[Records from a data source]
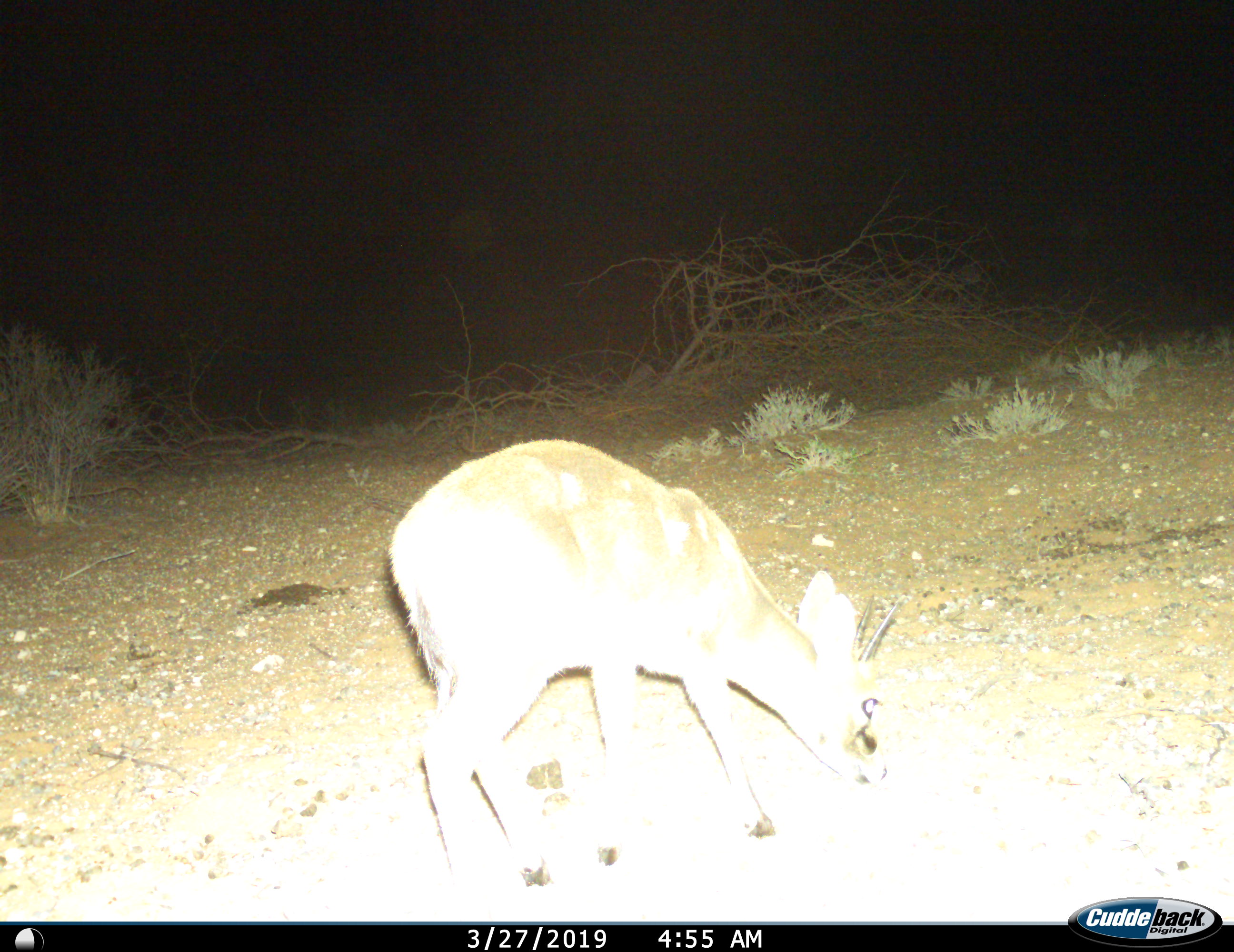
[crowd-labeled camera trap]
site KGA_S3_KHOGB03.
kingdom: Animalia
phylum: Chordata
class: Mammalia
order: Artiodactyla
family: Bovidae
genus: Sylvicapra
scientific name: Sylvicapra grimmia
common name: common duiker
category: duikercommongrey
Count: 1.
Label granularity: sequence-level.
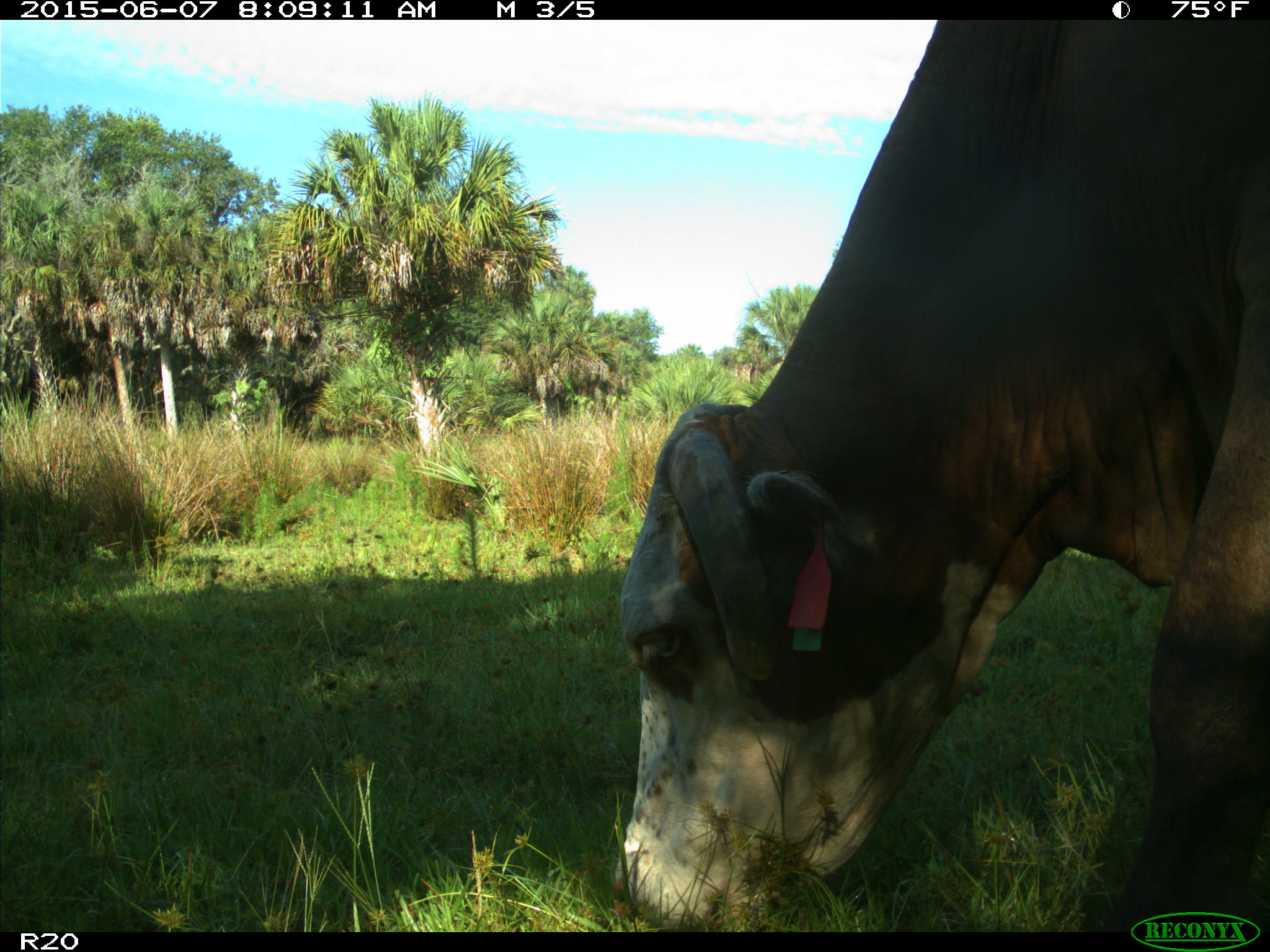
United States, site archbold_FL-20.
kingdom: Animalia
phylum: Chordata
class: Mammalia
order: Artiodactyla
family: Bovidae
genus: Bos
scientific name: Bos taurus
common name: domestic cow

EXERCISE BRIEF :: The data above, line by line: transcribe it exactly and drop the pictures.

TASK OUTPUT ::
[crowd-labeled camera trap]
site KGA_S3_KHOGB03.
kingdom: Animalia
phylum: Chordata
class: Mammalia
order: Artiodactyla
family: Bovidae
genus: Sylvicapra
scientific name: Sylvicapra grimmia
common name: common duiker
category: duikercommongrey
Count: 1.
Label granularity: sequence-level.
United States, site archbold_FL-20.
kingdom: Animalia
phylum: Chordata
class: Mammalia
order: Artiodactyla
family: Bovidae
genus: Bos
scientific name: Bos taurus
common name: domestic cow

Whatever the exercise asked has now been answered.